Production of active oxygen-containing molecules have been suggested as potential virulence factors of mycoplasmas. Compared to the European strains, African and Australian strains of MmymySC form higher amounts of hydrogen peroxide (H2O2) by oxidizing glycerol (Vilei and Frey 2001). Because the European strains are less virulent than are the African and Australian strains (Nicholas et al. 1996), the formation of H2O2 is believed to be a factor of pathogenicity in MmymySC. The strain of the present study, MmymySC PG1T with an origin that is not known, contains two clusters of genes that are involved in glycerol transport and production of hydrogen peroxide. The first cluster contains the genes (glpO, glpK, and glpF) coding for glycerol-3-phosphate oxidase (GlpO), glycerol kinase (GlpK), and a glycerol uptake facilitator protein (GlpF). Glycerol that is taken up by GlpF can be phosphorylated by GlpK and subsequently converted to dihydroxyacetone phosphate and H2O2 by GlpO. The genes of the second cluster (gtsA, gtsB, and gtsC) encode the ABC transporter proteins involved in glycerol transport (Vilei and Frey 2001). The lppB gene encoding a lipoprotein precursor is located immediately downstream of the second cluster. Presumably, it codes for the glycerol-binding subunit, because the gene encoding the substrate-binding component normally is located in the vicinity of the associated ABC transporter genes and has the structure of a prolipoprotein coding gene. Glycerol that is phosphorylated by the ABC transporter can be used as substrate by GlpO for the production of H2O2. All genes in the second glycerol uptake cluster are present in the African and Australian strains, but in the European strains gtsB is truncated and gtsC and lppB are absent (Vilei and Frey 2001).

Variable Surface Proteins

Some mycoplasmas are able to alternate their composition of surface proteins, so-called antigenic variation, in order to enhance colonization and to adapt to the host tissue environment at various stages of infection (Rosengarten and Wise 1990). The only reported gene to be involved in antigenic variation in MmymySC is vmm (MSC_0390; Persson et al. 2002), which encodes a phase variable lipoprotein precursor. The expression of Vmm can be switched on and off in a population of MmymySC by alternating the number of TA repeats in the promoter spacer of the vmm gene. The molecular mechanism behind the hypermutations in the promoter spacer is unknown, but it is likely that the altered number of repeats is caused by polymerase slippage during replication. Interestingly, the genome sequence reveals that five additional genes (MSC_0117, MSC_0364, MSC_1005, MSC_1033, and MSC_1058) encoding prolipoproteins have promoters with five to 12 TA repeats in the promoter, including the first four nucleotides in the -10 region (Fig. 3). The DNA sequence assembly contains clones with different numbers of TA repeats in the promoters of MSC_0117 and MSC_1005, which show that dinucleotide insertions and deletions occur relatively frequently in the cultivated MmymySC population. Three clones contain 10 TA repeats and one clone contains 11 TA repeats within the promoter of MSC_0117, and seven clones contain 11 TA repeats and one clone contains 12 TA repeats within the promoter of MSC_1005.

Figure 3.

Figure 3

The upstream region of genes encoding putative variable surface proteins. The promoter spacer regions are underlined, and the -35 and -10 regions are shown in capital letters. The sequences end with the start codon of the corresponding gene.
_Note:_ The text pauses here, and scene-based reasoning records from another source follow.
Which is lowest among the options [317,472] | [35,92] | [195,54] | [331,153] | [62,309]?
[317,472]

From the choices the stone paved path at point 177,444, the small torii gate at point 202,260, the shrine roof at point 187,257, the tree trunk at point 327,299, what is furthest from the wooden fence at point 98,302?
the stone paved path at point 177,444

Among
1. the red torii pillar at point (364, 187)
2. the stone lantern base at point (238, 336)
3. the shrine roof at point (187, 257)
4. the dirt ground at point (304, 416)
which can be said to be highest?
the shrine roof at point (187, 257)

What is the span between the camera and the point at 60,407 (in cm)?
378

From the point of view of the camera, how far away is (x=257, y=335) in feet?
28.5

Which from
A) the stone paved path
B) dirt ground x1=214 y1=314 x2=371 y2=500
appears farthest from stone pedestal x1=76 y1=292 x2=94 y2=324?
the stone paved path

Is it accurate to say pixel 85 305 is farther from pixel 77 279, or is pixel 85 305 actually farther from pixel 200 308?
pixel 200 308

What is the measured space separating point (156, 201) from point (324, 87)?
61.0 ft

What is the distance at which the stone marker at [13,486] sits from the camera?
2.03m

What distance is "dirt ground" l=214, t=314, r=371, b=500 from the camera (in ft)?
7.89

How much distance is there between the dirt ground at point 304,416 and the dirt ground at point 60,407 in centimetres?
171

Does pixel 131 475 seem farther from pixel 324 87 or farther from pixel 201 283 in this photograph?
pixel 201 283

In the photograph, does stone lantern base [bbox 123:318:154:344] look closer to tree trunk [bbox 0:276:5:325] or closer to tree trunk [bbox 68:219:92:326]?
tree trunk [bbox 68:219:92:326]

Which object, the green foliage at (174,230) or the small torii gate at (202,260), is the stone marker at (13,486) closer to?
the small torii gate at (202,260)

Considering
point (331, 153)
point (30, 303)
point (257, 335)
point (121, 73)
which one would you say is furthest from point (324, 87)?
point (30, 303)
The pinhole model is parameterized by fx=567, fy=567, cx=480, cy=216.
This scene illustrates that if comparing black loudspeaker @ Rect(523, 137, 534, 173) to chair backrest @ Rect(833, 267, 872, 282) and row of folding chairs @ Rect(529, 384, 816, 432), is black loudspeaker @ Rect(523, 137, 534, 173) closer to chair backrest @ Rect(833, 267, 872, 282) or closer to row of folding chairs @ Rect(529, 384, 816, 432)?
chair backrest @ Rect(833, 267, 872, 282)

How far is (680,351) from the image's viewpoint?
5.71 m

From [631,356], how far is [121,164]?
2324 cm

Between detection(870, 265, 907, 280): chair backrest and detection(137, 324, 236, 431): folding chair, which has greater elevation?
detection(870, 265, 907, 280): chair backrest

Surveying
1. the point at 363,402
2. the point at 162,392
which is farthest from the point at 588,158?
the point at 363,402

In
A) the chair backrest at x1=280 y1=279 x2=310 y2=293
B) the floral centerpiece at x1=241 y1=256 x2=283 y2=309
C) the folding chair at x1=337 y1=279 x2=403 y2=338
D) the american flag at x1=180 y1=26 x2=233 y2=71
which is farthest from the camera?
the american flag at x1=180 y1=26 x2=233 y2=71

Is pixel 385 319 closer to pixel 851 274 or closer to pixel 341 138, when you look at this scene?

Furthermore, there are homonucleotide regions consisting of 15 to 23 As, which are located in the putative promoter of nine MmymySC surface protein genes (MSC_0809, MSC_810, MSC_812, MSC_813, MSC_815, MSC_816, MSC_817, MSC_818, and MSC_847; Fig. 3). Again, these repetitive sequences may be involved in transcriptional control. There are also two surface protein genes, which contain a mononucleotide stretch of 10 and 14 Ts within the coding part of the gene. These repetitive sequences may lead to size variation of the resulting proteins due to frame-shift caused by misincorporation of the correct number of repeat residues. In addition, there are 34 prolipoprotein genes and 144 transmembrane protein genes that have no assigned function and whose products are potential virulence factors as they may be involved in adherence or host cell interactions.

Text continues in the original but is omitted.